• [Dataset rows]:
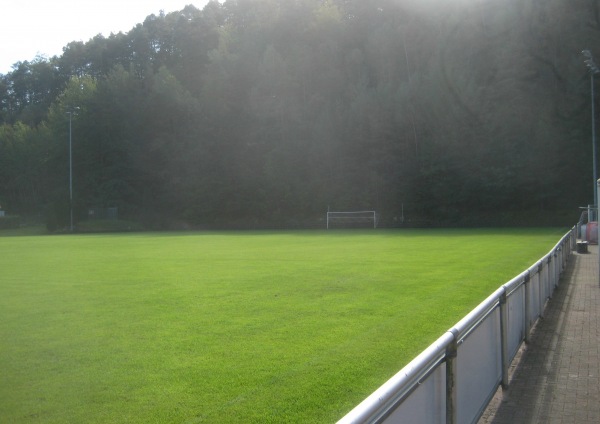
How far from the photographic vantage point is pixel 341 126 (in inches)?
2566

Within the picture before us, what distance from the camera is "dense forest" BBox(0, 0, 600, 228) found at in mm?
54656

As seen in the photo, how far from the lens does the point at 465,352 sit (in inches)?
184

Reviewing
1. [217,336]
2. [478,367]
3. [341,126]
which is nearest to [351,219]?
[341,126]

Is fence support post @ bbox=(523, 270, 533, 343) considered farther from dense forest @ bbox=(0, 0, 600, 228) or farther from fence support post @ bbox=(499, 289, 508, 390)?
dense forest @ bbox=(0, 0, 600, 228)

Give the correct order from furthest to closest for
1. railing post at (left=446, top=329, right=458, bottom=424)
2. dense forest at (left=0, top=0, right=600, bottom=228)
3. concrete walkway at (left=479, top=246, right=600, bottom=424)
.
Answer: dense forest at (left=0, top=0, right=600, bottom=228)
concrete walkway at (left=479, top=246, right=600, bottom=424)
railing post at (left=446, top=329, right=458, bottom=424)

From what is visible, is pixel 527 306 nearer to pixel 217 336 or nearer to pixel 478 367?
pixel 478 367

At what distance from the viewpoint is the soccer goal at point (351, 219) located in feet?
192

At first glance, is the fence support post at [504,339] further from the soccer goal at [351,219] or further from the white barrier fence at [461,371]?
the soccer goal at [351,219]

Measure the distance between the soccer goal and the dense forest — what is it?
4.33 ft

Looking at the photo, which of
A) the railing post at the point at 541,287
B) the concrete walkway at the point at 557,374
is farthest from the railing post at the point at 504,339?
the railing post at the point at 541,287

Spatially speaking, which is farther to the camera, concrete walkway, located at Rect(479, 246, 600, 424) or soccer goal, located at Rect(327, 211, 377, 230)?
soccer goal, located at Rect(327, 211, 377, 230)

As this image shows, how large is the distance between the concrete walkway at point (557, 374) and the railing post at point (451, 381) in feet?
4.40

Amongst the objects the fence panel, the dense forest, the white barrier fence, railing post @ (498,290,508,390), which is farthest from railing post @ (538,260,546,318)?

• [Given request]: Retype the data exactly, starting at the line that contains "Looking at the photo, which of" and ending with the last line of the data, both included.

• [Response]:
Looking at the photo, which of
A) the railing post at the point at 541,287
B) the concrete walkway at the point at 557,374
is farthest from the railing post at the point at 504,339?
the railing post at the point at 541,287

Spatially speaking, which is farther to the camera, concrete walkway, located at Rect(479, 246, 600, 424) or soccer goal, located at Rect(327, 211, 377, 230)?
soccer goal, located at Rect(327, 211, 377, 230)

As this image shows, how large is the distance between the concrete walkway at point (557, 374) and the railing post at point (451, 381) in feet?
4.40

Amongst the objects the fence panel, the dense forest, the white barrier fence, railing post @ (498,290,508,390), which is farthest from railing post @ (538,260,546,318)?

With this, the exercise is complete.